Pre-Horde Zombies And The Definition of “Death”

I recently found a zombie story with a legal issue in it. The story was called . . . Dead Men Working In the Cane Fields, by W. B. Seabrook. This is the story of a man who has been confronted with evidence of zombies, but whose Anglo-Saxon skepticism has kept him from accepting what he saw with his own eyes. At the end of the story the narrator had a conversation with a man of science – a European who had lived in Haiti for years – who made a point about semantics and law as a way of demonstrating that the Haitian villagers who lived around him may not be as wrong as the narrator thought. Dr. Antoine Villiers, the man of science, showed the narrator a book of Haitian law, specifically Article 249, which read:

Also shall be qualified as attempted murder the employment which may be made against any person of substances which, without causing actual death, produce a lethargic coma more or less prolonged. If, after the administering of such substances, the person has been buried, the act shall be considered murder no matter what result follows.
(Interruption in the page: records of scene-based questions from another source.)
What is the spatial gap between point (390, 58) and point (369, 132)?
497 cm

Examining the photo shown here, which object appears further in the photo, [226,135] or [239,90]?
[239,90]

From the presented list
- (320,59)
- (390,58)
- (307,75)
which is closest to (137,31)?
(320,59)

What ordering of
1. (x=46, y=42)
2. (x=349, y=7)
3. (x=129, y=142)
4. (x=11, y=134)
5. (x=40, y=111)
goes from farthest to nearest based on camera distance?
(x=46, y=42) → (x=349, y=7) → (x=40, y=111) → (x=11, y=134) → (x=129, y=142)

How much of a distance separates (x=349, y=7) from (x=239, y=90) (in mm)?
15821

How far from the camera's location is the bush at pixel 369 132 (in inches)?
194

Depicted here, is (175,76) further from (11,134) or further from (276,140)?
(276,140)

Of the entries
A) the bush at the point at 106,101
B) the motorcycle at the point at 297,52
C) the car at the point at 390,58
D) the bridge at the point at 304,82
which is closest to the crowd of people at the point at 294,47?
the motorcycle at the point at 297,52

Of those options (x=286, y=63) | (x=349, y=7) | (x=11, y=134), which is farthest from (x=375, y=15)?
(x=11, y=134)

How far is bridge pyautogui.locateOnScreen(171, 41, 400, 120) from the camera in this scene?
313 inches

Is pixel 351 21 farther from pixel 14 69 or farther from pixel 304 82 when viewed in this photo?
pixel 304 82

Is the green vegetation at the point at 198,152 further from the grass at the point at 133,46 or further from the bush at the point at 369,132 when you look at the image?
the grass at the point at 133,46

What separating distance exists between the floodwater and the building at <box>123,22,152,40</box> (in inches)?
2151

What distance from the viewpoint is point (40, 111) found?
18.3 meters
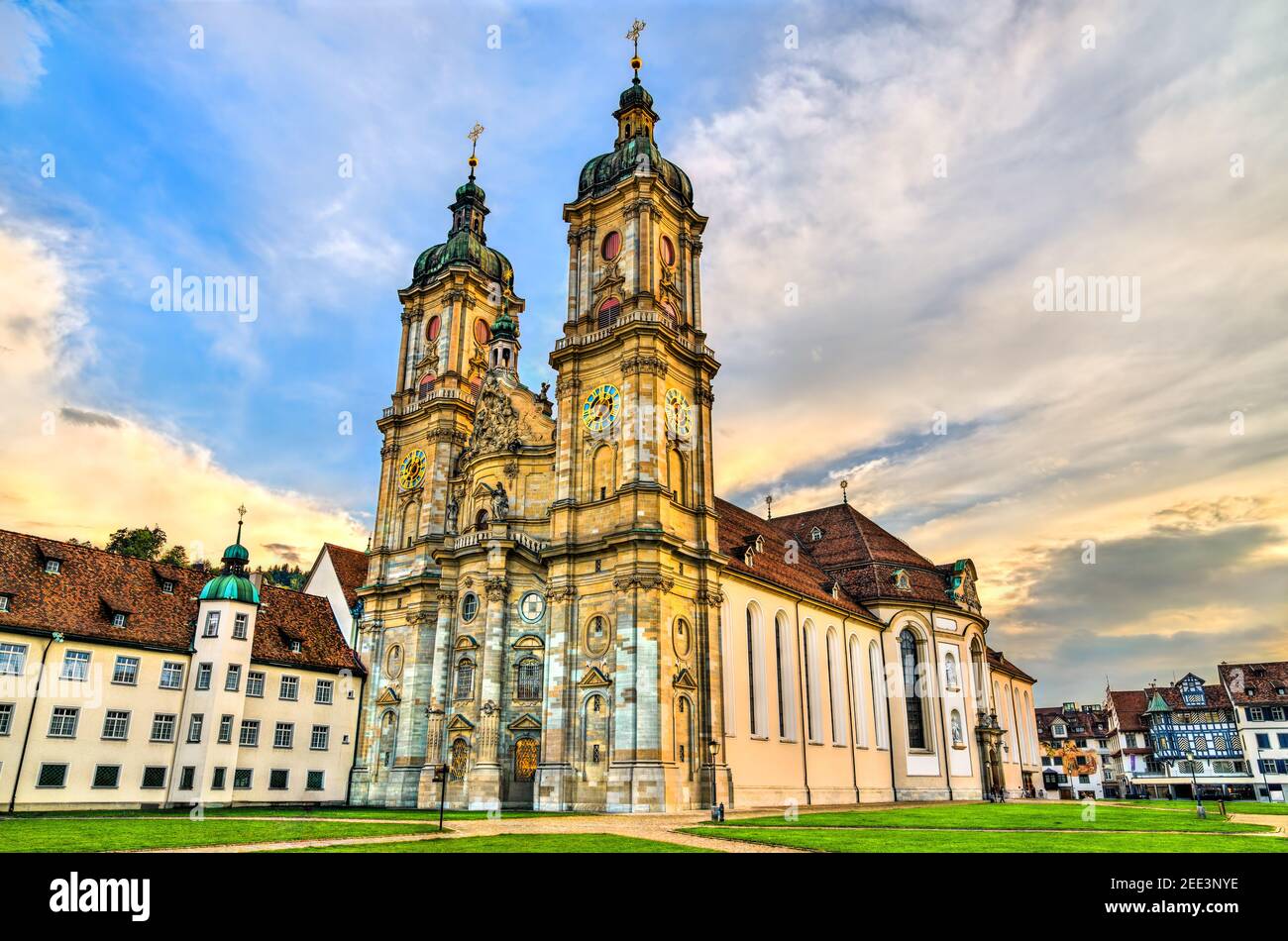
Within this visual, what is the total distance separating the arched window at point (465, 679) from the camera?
1777 inches

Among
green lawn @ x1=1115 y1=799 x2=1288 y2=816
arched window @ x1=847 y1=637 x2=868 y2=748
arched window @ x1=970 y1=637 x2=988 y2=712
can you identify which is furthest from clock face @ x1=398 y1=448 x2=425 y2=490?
green lawn @ x1=1115 y1=799 x2=1288 y2=816

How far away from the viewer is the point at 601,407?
45.2m

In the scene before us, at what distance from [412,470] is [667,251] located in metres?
22.3

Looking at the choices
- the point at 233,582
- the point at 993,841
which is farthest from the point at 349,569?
the point at 993,841

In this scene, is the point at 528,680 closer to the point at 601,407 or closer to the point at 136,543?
the point at 601,407

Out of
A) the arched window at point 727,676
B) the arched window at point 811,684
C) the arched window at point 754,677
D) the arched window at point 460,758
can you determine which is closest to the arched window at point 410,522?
the arched window at point 460,758

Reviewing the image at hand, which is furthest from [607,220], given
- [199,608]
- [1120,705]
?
[1120,705]

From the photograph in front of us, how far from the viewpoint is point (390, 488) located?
57531 millimetres

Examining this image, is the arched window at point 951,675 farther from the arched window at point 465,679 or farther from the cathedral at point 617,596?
the arched window at point 465,679

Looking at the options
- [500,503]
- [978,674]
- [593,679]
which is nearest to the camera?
[593,679]

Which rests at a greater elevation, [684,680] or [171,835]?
[684,680]

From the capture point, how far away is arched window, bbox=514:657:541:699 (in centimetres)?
4316
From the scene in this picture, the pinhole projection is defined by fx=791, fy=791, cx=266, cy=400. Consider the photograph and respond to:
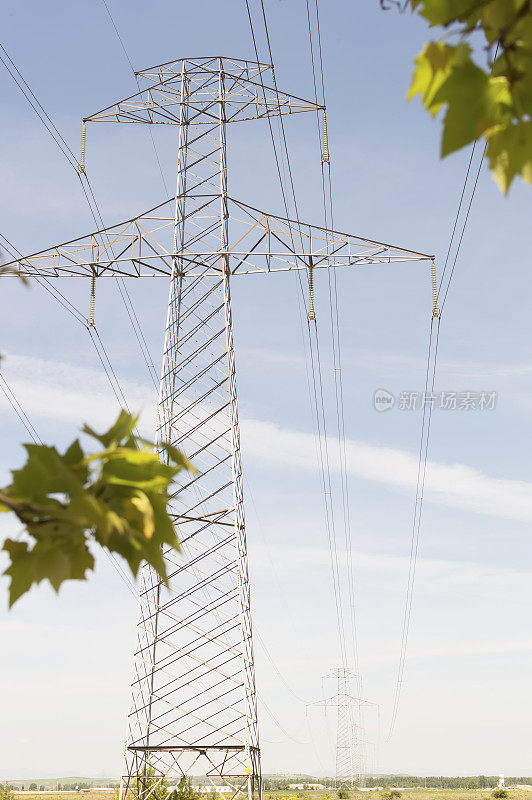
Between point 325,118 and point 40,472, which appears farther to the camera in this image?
point 325,118

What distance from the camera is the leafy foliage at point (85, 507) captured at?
146 cm

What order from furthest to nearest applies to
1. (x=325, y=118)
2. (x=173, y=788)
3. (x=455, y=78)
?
(x=325, y=118) → (x=173, y=788) → (x=455, y=78)

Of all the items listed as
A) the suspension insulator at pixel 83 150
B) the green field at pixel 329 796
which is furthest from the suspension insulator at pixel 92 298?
the green field at pixel 329 796

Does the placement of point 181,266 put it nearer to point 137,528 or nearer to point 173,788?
point 173,788

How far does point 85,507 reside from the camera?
143 cm

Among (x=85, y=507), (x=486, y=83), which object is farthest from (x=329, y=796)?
(x=486, y=83)

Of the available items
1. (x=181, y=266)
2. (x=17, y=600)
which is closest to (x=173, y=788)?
(x=181, y=266)

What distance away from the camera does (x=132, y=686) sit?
1616cm

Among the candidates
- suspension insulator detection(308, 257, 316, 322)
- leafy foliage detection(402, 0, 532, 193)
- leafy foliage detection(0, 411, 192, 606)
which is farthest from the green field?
leafy foliage detection(402, 0, 532, 193)

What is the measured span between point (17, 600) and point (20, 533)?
146 millimetres

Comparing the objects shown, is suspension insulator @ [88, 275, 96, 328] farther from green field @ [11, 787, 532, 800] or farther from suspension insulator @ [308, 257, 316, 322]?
green field @ [11, 787, 532, 800]

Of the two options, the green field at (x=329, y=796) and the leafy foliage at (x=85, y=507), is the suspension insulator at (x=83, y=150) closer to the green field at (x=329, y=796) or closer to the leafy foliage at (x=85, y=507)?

In the story people were being drugged to a death-like state, buried, then removed, partly revived to a near-death state, and enslaved for work in the fields. They shambled around, were filthy and had dead eyes, just as zombies do. Under the eyes of the law they were murder victims, so what was going on was that people were reviving the “dead,” and removing them from their graves, even if they were not technically deceased. This is an interesting result legally, and dovetails nicely with a culture that a lot of our early zombie lore comes from. There are even articles out there on the web that claim that this penal code section is real, though they also admit that it was probably not a big deal, and may have been inserted into the code just to pacify a vocal, rural minority. Elsewhere in the world it is a complete defense to the crime of murder to claim that the victim did not die. None of our rules of murder even approach a rule like this. Even the Felony Murder Rule requires that a death take place, and most statutes allow for a charge of Homicide where the intent may not have been to kill; only to create great bodily harm or injury. But none of those statutes allow for a charge of murder or even manslaughter where a death did not actually occur. In our culture this would be assault with a reckless disregard for the life of another, or slavery. This statute punishes an accused for creating the impression of death. In one way it misses he point of most murder statutes, including French and Haitian statutes already on the books. But in another, it applies “poetic justice” to right a wrong.